Texto extraído
No Brasil, as empresas podem explorar
qualquer atividade que não seja expressamente ilícita (art. 170 da
Constituição).
Não há, na Lei de Licitações, exigência
explícita de que o objeto social da empresa contemple exatamente o objeto
licitado. Exige-se somente que a empresa demonstre estar devidamente cadastrada
na esfera pertinente (Municipal, se prestador de serviços; Estadual se
comércio). Isso é qualificação jurídica.
O que a Lei exige é a comprovação,
quando necessário, de que o particular tem condições efetivas de entregar ou
executar o que está sendo licitado. Isso já é qualificação
técnico-operacional.
Segundo uma resposta da Consultoria
Zênite,
"De acordo com o ordenamento jurídico brasileiro, os atos
praticados fora dos limites do objeto social, mas em conformidade com o ramo da
atividade desenvolvida pela pessoa jurídica, não são considerados inválidos.
Caso um determinado licitante apresente contrato cujo objeto social não mencione exatamente aquele pretendido pela Administração, ele pode ser considerado habilitado, desde que as atividades por ele desenvolvidas sejam pertinentes com as finalidades descritas no ato constitutivo."
Vejamos um caso concreto. Na Decisão
756/97, o TCU estava julgando um Convite para manutenção de cadeiras e estofados. A empresa vencedora não tinha no contrato
social e nem executava na prática, atividade compatível com o serviço licitado.
O TCU entendeu que "por mais extensiva que seja nossa interpretação",
a empresa não era do ramo. Interessante que o Tribunal determinou que, nesses
casos, seja utilizada a faculdade da diligência (§ 3º do art. 43 da Lei nº
8.666/93) "para complementação da instrução de processo de licitação
sempre que houver algum indicativo de possível irregularidade na qualificação
dos licitantes".
Perceba que o TCU não estava buscando
uma descrição literal do objeto licitado no contrato social da empresa. O que
estava em jogo era a comprovação de que a empresa atuava no ramo pertinente, o
que poderia ser evidenciado até com diligência na própria empresa.
Outro caso. No Acórdão 4561/2010-1P,
o TCU se viu diante de uma empresa com CNAE (Classificação Nacional de
Atividades Econômicas) de "comércio por atacado de peças e acessórios
novos para veículos automotores" quando a contratação tratava de
"serviços de manutenção em veículos". No Contrato Social constava:
"comércio a varejo e prestação de serviço de instalação, substituição e
reposição de peças, componentes e acessórios de veículos, bem como exercer
todas as atividades conexas, consequentes e complementares".

Itens fornecidos
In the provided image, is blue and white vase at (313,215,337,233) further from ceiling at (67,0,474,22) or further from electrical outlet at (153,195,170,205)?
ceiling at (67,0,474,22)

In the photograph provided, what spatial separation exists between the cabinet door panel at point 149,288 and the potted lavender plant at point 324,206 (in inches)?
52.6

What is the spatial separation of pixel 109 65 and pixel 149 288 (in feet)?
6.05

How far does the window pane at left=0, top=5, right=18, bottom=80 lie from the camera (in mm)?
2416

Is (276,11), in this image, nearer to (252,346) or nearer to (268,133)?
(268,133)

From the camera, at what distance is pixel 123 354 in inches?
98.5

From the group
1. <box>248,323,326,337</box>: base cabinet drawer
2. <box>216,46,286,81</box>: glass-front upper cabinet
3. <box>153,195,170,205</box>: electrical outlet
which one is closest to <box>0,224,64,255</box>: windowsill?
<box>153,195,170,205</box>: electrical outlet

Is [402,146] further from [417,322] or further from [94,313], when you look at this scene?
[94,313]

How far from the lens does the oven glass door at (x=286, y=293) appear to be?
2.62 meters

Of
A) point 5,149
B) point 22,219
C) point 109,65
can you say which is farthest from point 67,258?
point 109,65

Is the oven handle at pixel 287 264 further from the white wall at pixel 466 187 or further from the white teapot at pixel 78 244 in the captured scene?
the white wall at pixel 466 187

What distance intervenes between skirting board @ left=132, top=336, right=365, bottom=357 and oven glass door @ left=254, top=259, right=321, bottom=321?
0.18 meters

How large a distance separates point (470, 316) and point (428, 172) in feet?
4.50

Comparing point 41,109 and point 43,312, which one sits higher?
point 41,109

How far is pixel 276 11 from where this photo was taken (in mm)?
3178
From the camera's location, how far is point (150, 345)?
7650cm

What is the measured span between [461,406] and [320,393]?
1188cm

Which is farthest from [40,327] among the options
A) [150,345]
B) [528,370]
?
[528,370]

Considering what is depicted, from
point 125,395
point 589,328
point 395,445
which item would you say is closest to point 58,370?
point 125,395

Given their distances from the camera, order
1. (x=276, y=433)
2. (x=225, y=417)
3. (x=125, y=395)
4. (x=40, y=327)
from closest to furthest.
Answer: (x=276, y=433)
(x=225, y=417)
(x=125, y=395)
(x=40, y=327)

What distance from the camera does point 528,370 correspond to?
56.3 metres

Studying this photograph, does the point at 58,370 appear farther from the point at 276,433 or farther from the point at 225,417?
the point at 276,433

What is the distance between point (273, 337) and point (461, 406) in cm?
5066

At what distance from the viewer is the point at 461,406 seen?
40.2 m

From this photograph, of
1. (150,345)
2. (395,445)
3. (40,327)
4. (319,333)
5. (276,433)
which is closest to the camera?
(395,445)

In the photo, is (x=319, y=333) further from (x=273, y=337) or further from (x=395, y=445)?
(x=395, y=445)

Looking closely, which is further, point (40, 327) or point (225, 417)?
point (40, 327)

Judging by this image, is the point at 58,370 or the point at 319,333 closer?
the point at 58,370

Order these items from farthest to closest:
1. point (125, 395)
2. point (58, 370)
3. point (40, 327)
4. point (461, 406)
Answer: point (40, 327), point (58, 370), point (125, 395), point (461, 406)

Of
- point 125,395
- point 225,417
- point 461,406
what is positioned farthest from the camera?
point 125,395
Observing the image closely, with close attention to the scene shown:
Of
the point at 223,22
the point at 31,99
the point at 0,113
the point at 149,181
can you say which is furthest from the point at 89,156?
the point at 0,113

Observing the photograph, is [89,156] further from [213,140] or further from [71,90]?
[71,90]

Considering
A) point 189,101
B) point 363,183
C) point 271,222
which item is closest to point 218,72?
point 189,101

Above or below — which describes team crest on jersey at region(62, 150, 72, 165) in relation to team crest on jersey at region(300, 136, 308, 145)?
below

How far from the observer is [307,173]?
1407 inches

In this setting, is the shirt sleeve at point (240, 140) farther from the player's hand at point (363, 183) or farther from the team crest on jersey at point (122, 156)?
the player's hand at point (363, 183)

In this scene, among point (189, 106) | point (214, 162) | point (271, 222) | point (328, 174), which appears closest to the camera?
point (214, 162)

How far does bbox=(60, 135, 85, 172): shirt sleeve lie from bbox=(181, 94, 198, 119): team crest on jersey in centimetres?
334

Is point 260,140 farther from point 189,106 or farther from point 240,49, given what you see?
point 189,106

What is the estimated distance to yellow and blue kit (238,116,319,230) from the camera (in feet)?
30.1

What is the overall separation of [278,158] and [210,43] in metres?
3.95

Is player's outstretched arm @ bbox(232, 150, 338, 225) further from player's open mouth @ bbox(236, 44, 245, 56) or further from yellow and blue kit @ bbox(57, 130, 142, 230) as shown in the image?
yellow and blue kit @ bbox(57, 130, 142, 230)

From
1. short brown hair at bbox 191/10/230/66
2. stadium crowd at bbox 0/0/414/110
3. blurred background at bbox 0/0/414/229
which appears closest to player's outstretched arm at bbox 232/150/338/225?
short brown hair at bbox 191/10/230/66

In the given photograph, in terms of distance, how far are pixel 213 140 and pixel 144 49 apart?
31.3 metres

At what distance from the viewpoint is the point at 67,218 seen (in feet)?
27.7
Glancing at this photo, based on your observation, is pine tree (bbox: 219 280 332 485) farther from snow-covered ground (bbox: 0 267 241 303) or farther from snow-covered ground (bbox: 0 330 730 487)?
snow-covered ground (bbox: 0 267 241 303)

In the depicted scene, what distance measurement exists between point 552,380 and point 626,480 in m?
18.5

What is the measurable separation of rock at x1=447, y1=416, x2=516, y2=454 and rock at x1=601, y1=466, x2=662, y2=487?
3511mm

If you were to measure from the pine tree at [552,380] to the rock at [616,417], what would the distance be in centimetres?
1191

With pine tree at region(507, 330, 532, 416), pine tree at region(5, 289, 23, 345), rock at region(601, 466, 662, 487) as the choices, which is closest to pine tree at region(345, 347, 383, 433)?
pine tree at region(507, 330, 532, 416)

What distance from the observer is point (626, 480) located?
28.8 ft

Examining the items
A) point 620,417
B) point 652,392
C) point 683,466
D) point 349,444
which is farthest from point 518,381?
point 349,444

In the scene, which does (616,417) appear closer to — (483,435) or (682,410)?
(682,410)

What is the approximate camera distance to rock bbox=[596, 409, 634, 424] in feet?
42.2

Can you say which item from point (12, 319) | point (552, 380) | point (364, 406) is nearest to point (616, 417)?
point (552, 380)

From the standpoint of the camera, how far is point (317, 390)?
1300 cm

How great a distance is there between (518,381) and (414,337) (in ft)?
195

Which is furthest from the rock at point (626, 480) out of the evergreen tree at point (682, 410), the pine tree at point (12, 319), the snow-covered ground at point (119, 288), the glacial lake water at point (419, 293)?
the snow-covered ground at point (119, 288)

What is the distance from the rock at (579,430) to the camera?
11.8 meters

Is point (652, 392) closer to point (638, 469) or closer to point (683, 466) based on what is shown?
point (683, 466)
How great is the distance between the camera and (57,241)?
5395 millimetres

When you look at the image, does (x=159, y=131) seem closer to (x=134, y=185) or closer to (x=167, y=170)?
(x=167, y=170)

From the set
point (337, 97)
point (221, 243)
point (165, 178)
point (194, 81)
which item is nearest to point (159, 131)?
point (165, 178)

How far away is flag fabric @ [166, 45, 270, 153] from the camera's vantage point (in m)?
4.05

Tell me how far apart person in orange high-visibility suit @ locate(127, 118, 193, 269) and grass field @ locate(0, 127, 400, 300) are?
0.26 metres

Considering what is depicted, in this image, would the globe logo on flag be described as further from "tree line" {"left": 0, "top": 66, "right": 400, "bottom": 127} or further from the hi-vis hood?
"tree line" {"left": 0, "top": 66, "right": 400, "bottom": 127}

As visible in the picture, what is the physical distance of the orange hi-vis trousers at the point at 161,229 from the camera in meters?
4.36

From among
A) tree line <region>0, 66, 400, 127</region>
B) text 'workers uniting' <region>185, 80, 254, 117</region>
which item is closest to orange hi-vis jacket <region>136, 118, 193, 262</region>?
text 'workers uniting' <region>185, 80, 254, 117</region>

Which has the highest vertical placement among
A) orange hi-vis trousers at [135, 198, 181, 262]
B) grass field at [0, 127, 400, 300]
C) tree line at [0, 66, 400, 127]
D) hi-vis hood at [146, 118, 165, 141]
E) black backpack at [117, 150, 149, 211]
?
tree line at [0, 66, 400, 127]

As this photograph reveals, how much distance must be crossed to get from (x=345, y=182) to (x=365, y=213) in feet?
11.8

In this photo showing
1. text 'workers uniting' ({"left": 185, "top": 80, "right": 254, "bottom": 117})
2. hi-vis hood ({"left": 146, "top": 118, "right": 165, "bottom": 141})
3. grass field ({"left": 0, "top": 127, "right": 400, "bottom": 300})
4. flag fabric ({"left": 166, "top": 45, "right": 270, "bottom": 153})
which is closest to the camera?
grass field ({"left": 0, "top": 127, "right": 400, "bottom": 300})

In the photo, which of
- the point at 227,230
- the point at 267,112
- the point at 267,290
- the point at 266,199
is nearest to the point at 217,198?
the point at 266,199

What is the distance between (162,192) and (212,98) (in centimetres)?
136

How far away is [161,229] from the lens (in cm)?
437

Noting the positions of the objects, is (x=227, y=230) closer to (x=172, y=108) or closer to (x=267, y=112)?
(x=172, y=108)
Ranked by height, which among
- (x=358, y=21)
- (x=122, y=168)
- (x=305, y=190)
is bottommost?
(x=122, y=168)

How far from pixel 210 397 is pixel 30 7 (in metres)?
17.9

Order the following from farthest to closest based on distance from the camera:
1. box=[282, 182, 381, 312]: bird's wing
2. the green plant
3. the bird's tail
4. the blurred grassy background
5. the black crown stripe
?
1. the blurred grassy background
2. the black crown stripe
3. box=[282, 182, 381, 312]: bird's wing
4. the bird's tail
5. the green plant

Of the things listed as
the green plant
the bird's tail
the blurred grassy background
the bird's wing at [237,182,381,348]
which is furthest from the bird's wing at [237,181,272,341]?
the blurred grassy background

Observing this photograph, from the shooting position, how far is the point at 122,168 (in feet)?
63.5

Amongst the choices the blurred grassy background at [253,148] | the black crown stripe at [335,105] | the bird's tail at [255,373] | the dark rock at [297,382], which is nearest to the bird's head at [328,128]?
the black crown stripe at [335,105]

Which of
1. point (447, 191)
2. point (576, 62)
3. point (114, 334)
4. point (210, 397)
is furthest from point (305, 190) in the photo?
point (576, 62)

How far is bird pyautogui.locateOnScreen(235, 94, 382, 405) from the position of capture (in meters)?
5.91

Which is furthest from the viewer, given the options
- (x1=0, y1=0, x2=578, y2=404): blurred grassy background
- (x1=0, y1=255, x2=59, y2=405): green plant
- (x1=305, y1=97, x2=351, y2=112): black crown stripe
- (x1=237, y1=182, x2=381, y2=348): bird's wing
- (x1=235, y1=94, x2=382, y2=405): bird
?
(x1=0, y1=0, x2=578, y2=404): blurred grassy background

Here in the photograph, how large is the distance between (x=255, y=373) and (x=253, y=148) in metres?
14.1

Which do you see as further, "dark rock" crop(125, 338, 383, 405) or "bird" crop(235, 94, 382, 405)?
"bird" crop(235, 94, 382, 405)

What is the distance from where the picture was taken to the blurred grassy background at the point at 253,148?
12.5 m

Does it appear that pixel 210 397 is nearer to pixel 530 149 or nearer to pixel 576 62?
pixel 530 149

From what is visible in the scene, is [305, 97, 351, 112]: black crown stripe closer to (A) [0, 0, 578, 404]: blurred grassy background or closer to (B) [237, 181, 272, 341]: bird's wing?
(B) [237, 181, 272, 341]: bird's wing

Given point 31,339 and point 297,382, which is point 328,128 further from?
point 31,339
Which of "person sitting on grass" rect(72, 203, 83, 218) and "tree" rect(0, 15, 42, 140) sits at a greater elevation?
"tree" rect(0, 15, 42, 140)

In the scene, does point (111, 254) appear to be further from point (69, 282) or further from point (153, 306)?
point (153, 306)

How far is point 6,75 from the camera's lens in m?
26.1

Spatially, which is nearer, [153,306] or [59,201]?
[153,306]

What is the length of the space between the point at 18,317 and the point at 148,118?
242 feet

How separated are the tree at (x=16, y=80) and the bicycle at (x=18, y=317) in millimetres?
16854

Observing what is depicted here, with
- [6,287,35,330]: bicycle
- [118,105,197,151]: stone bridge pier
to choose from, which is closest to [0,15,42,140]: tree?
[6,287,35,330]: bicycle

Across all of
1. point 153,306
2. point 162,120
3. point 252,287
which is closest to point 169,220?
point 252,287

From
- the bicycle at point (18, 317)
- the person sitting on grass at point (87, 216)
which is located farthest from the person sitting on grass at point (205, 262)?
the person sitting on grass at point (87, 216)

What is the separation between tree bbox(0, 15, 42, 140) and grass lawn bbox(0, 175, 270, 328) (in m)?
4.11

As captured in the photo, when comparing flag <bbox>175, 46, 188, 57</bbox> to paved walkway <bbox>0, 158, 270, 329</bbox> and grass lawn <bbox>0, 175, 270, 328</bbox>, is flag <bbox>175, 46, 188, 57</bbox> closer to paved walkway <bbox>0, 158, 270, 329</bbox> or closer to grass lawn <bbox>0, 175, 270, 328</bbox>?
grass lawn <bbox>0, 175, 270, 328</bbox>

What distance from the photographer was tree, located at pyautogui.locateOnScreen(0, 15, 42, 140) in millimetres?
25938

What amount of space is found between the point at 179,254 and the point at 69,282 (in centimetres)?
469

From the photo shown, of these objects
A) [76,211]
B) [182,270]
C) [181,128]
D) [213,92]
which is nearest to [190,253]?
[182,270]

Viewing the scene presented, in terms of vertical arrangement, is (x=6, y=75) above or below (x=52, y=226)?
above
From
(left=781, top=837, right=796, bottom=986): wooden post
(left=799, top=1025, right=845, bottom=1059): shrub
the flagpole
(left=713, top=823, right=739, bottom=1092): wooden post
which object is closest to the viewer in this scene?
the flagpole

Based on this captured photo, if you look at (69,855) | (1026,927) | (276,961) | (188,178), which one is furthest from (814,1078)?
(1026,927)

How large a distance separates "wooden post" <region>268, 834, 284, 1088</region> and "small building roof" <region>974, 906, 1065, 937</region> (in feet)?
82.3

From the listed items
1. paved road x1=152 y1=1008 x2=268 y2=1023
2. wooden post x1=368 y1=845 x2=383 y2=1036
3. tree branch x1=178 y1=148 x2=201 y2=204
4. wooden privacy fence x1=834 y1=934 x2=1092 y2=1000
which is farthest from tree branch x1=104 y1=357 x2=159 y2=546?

Instruções
a. Reescreva o texto sobre licitações começando em "No Brasil, as" e seguindo até "técnico-operacional.". Substitua "qualificação jurídica" por "habilitação jurídica".
b. Segundo o texto sobre licitações, em que decisão o TCU julgou um Convite para manutenção de cadeiras e estofados?

Soluções completas
a.
No Brasil, as empresas podem explorar
qualquer atividade que não seja expressamente ilícita (art. 170 da
Constituição).
Não há, na Lei de Licitações, exigência
explícita de que o objeto social da empresa contemple exatamente o objeto
licitado. Exige-se somente que a empresa demonstre estar devidamente cadastrada
na esfera pertinente (Municipal, se prestador de serviços; Estadual se
comércio). Isso é habilitação jurídica.
O que a Lei exige é a comprovação,
quando necessário, de que o particular tem condições efetivas de entregar ou
executar o que está sendo licitado. Isso já é qualificação
técnico-operacional.

b. Na Decisão 756/97.